▶ **Task details**: Omitting all images, transcribe the listing word for word.

▶ **Available data**:
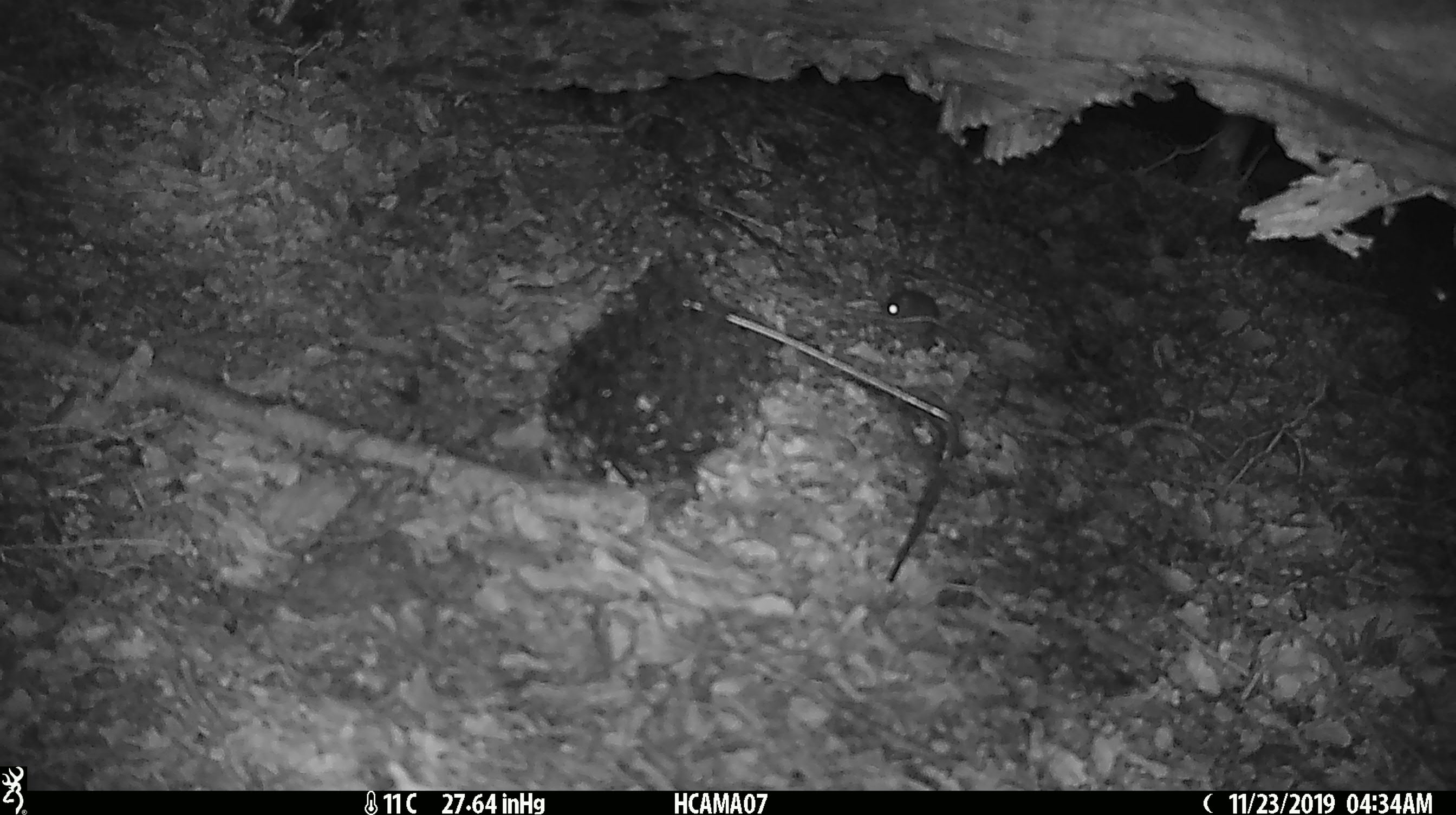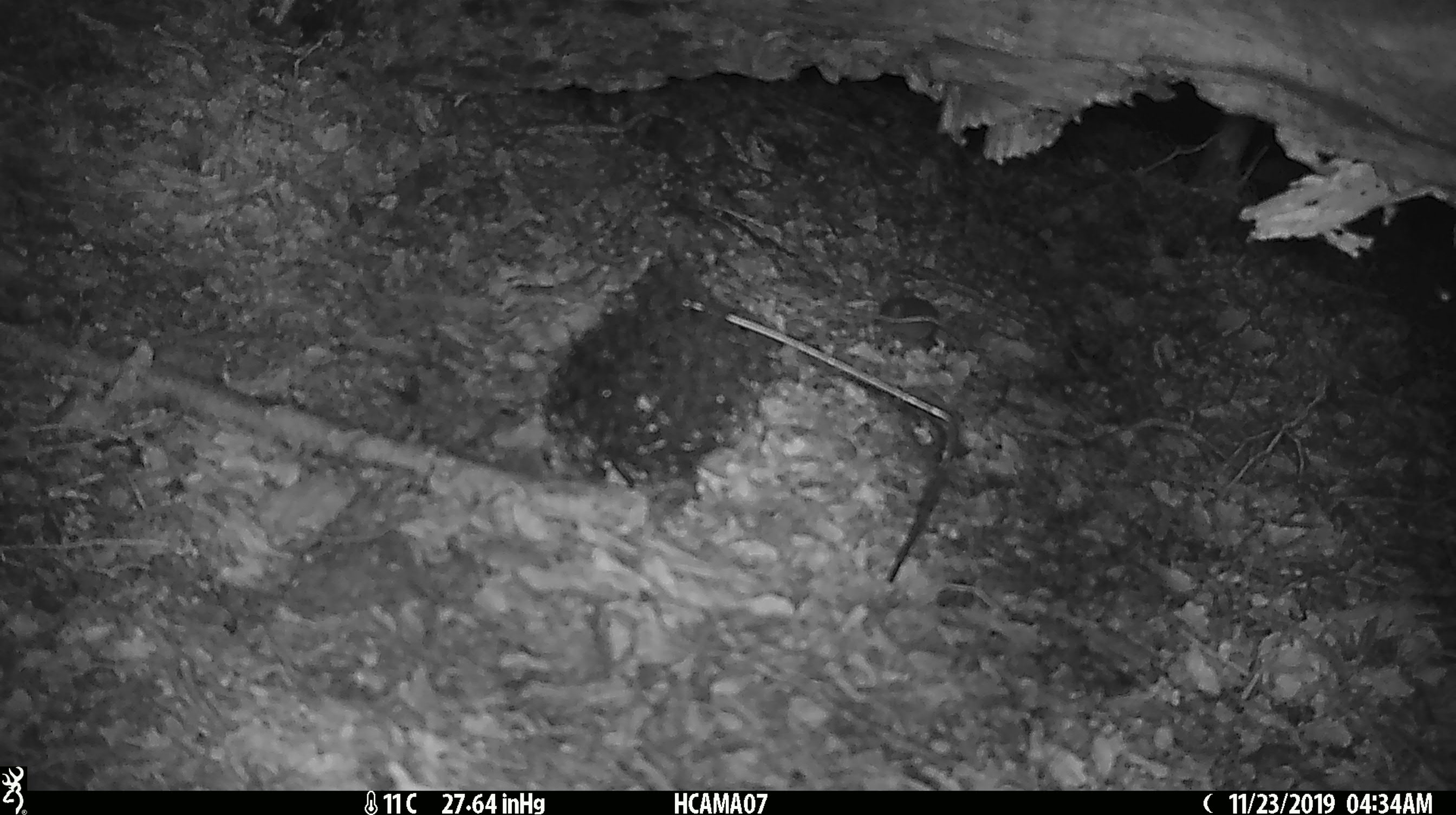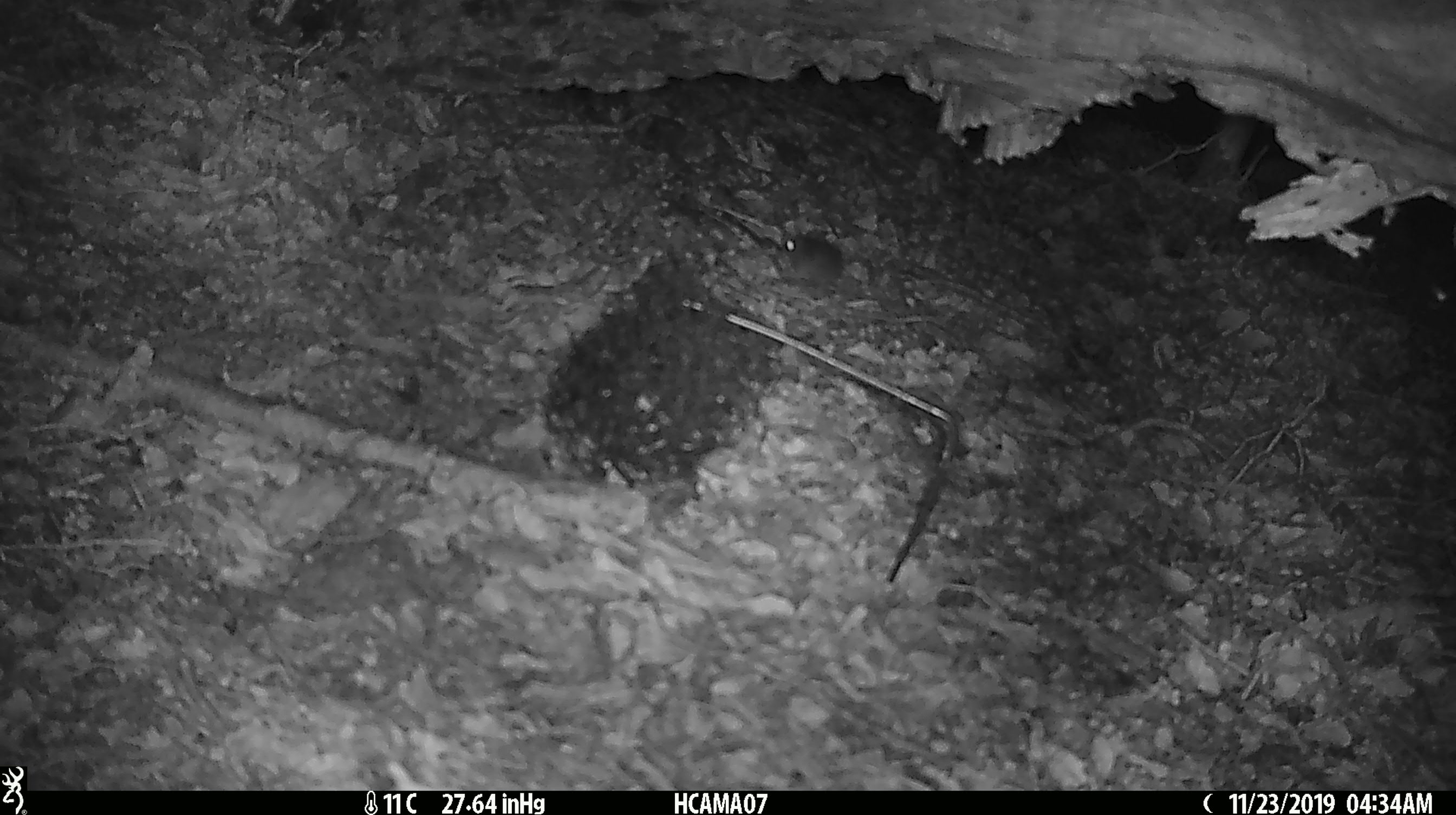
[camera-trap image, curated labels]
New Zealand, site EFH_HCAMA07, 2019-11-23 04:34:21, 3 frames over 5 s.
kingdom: Animalia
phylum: Chordata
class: Mammalia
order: Rodentia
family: Muridae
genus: Mus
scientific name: Mus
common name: mouse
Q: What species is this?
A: Mouse (Mus).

▶ **Response box**:
[camera-trap image, curated labels]
New Zealand, site EFH_HCAMA07, 2019-11-23 04:34:21, 3 frames over 5 s.
kingdom: Animalia
phylum: Chordata
class: Mammalia
order: Rodentia
family: Muridae
genus: Mus
scientific name: Mus
common name: mouse
Q: What species is this?
A: Mouse (Mus).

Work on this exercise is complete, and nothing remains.